> **Brano del documento**
Mentre un paio di scempi li vanta anche Scansano, con le cosiddette Valentine: da anni un agglomerato di case non finite su una delle più belle colline prima dell’ingresso in paese, impossibile non vederle. Un altro ecomostro famoso è quello del complesso della Santa Maria a Poggiodoro, dietro Castiglione della Pescaia. In questo caso uno dei castelli sul mare più famosi della Toscana, già non proprio valorizzato da una urbanizzazione sottostante che a partire degli anni ’50 ha favorito soprattutto la costruzione di edifici per le seconde case, ha come suo contraltare prospettico una enorme macchia bianca, imponenti costruzioni, quasi tutte seconde case per la cui costruzione è stata sbancata una collina di macchia mediterranea.

Che dire poi di Marina di Grosseto? Negli anni ’50 la località balneare era diventata un centro forse di non grande pregio ma con graziose e spesso fantasiose villette di “carattere” e stile sul lungomare. Oggi molte di quelle piccole e belle costruzioni sono state abbattute per fare posto a nuovi e sicuramente più redditizi palazzi. Ciò che stupisce poi a Marina di Grosseto e che forse meriterebbe un discorso a parte, è il pervicace ignorare la natura del luogo, caratterizzato non solo da ampie spiagge ma da dune sabbiose, ormai diventate rare su gran parte delle coste italiane. Anziché valorizzarle con strutture più consone e naturali si è preferito eliminarle per realizzare strutture di muratura immense, imitando località balneari che, non possedendo una bellezza ambientale, dovevano sopperire con l’offerta di strutture organizzate.

Si potrebbe andare avanti, invitando il lettore a guardare finalmente con occhi nuovi il contrasto tra un passato di armonia e un presente iniziato circa cinquant’anni fa in cui siamo stati incapaci di proseguire l’eredità di bellezza che ci era stata consegnata.

> **Record**
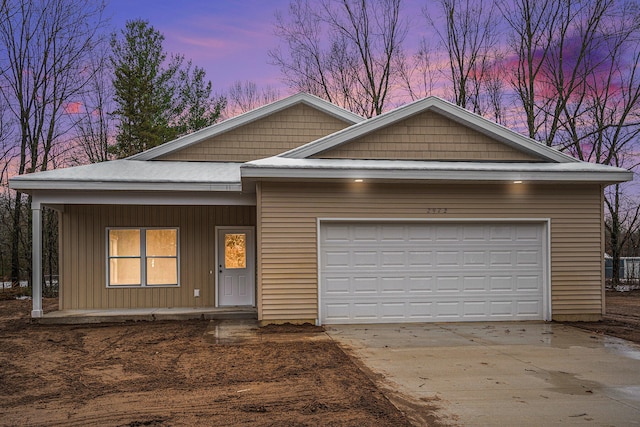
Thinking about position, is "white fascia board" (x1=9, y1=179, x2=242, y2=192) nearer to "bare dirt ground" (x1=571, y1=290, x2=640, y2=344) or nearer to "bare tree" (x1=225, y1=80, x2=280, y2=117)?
"bare dirt ground" (x1=571, y1=290, x2=640, y2=344)

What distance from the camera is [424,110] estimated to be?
1114cm

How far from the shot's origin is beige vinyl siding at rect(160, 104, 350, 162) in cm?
1443

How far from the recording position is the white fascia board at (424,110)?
427 inches

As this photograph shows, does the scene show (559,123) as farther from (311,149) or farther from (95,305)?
(95,305)

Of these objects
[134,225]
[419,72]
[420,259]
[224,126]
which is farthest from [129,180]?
[419,72]

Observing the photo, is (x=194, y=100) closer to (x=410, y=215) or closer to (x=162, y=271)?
(x=162, y=271)

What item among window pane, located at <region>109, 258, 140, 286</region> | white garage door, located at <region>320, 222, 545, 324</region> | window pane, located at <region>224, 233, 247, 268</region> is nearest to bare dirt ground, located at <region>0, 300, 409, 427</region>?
white garage door, located at <region>320, 222, 545, 324</region>

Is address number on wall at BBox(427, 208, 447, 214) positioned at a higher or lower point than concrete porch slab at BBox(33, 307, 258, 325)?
higher

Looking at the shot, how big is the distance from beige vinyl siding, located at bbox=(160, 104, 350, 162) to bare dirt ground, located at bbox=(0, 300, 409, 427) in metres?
5.75

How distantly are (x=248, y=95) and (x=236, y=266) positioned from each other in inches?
799

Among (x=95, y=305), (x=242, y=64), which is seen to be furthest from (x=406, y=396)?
(x=242, y=64)

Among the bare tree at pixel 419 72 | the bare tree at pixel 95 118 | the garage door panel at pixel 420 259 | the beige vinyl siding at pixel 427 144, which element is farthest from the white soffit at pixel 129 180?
the bare tree at pixel 419 72

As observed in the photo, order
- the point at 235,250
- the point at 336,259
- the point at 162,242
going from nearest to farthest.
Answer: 1. the point at 336,259
2. the point at 162,242
3. the point at 235,250

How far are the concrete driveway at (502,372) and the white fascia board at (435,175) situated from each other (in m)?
2.86
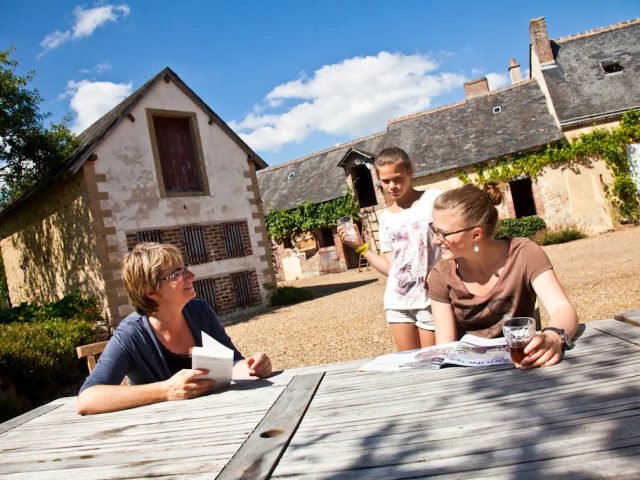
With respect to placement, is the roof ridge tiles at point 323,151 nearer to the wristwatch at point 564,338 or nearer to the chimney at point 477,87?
the chimney at point 477,87

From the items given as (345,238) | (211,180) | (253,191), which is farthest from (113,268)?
(345,238)

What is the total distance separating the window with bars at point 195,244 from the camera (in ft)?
41.3

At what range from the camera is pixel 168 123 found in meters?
12.8

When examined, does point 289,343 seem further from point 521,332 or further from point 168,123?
point 168,123

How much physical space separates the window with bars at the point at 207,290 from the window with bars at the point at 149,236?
154cm

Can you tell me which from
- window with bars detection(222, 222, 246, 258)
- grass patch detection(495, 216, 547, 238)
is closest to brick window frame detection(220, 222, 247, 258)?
window with bars detection(222, 222, 246, 258)

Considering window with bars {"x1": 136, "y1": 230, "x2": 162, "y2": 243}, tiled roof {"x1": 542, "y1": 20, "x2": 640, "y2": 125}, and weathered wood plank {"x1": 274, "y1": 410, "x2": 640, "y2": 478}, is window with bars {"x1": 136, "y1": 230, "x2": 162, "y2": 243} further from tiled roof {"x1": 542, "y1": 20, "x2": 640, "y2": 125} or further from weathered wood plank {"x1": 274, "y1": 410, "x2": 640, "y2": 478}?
tiled roof {"x1": 542, "y1": 20, "x2": 640, "y2": 125}

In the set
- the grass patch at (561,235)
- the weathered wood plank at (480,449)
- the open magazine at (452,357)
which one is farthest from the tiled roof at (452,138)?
the weathered wood plank at (480,449)

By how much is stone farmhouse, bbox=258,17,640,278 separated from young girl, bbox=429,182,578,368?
17.4m

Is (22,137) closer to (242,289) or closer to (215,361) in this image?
(242,289)

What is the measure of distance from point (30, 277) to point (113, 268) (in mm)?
4937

> **Consegne**
(a) Nel brano sugli scempi edilizi, dietro quale località si trova il complesso della Santa Maria a Poggiodoro?
(b) Nel brano sugli scempi edilizi, riscrivi il passo da "Mentre un paio" fino a "di macchia mediterranea." compreso, sostituendo "scempi" con "orrori".
(c) Prosegui il brano sugli scempi edilizi a partire dal punto in cui si ferma.
I record sono materiale a sé, separato dal brano.

> **Risposte in ordine**
(a) Dietro Castiglione della Pescaia.

(b)
Mentre un paio di orrori li vanta anche Scansano, con le cosiddette Valentine: da anni un agglomerato di case non finite su una delle più belle colline prima dell’ingresso in paese, impossibile non vederle. Un altro ecomostro famoso è quello del complesso della Santa Maria a Poggiodoro, dietro Castiglione della Pescaia. In questo caso uno dei castelli sul mare più famosi della Toscana, già non proprio valorizzato da una urbanizzazione sottostante che a partire degli anni ’50 ha favorito soprattutto la costruzione di edifici per le seconde case, ha come suo contraltare prospettico una enorme macchia bianca, imponenti costruzioni, quasi tutte seconde case per la cui costruzione è stata sbancata una collina di macchia mediterranea.

(c)
Ma perché preservare la bellezza? È una questione di identità. Secondo Salvatore Settis (“Perché gli italiani sono diventati nemici dell’arte”, ne Il giornale dell’arte, n.324/2012) «…il paesaggio italiano non è solo natura. Esso è stato modellato nel corso dei secoli da una forte presenza umana. È un paesaggio intriso di storia e rappresentato dagli scrittori e dai pittori italiani e stranieri e, a sua volta, si è modellato con il tempo sulle poesie, i quadri e gli affreschi». E proprio per immergersi nella bellezza e acquisire sensibilità estetica, Sergio Rizzo ricorda nella sua prima Lezione Maremmana di Manciano, che nel corso dei secoli un viaggio in Italia era una condizione necessaria per far parte di qualunque consesso internazionale. Cultura – Paesaggio – Identità: tre concetti inscindibili e, grazie a un intellettuale come Benedetto Croce, l’Italia è stato il primo Paese al mondo ad avere una legge sulla tutela del paesaggio strettamente connesso alla tutela del patrimonio storico-artistico e quindi della nostra identità. La “carta” della bellezza e del paesaggio continua a essere spesa a livello internazionale. Nel 1982 una mostra della Fondazione Agnelli esposta in tutto il mondo per cinque anni si intitolava Italy. A Country Shaped by Man (Italia. Un paese modellato dall’uomo), un titolo che sottolineava la stretta connessione di bellezza tra la natura e le opere dell’uomo.

Un fatto di identità dunque, con cui l’Italia si presenta al mondo. Ma che succede quando il turista corona il sogno di un viaggio in Italia per immergersi in una bellezza tanto idealizzata? I borghi ci sono ancora ma in qualche caso la visita diventa una caccia al tesoro attraverso insignificanti complessi edilizi. In Maremma i borghi spiccano sulle cime delle colline ma, con tutta onestà, chi può dire che la loro bellezza non sia quasi sempre oltraggiata da costruzioni adiacenti senza alcun legame estetico? C’è una Italia di ieri, con le mirabili città disegnate e perfette, e c’è una Italia di oggi che si è sviluppata senza che nessuno si opponesse e persino con la benedizione degli enti pubblici e delle Sovrintendenze.

C’è chi sostiene, ricorda Rizzo, che la tecnologia, fattori economici e redditizi, ci hanno imposto di costruire in questo modo. Ma è anche vero che chiunque abbia viaggiato all’estero, in Nord Europa soprattutto, potrà avere notato una notevole differenza. Ciò che altrove è stato possibile appare spesso impossibile nel nostro paese che ha tuttavia il maggior numero di leggi che dovrebbero regolare le costruzioni. In definitiva però il sistema è molto complicato e addirittura non esiste un regolamento edilizio comunale unico per calcolare la superficie abitativa in centri diversi.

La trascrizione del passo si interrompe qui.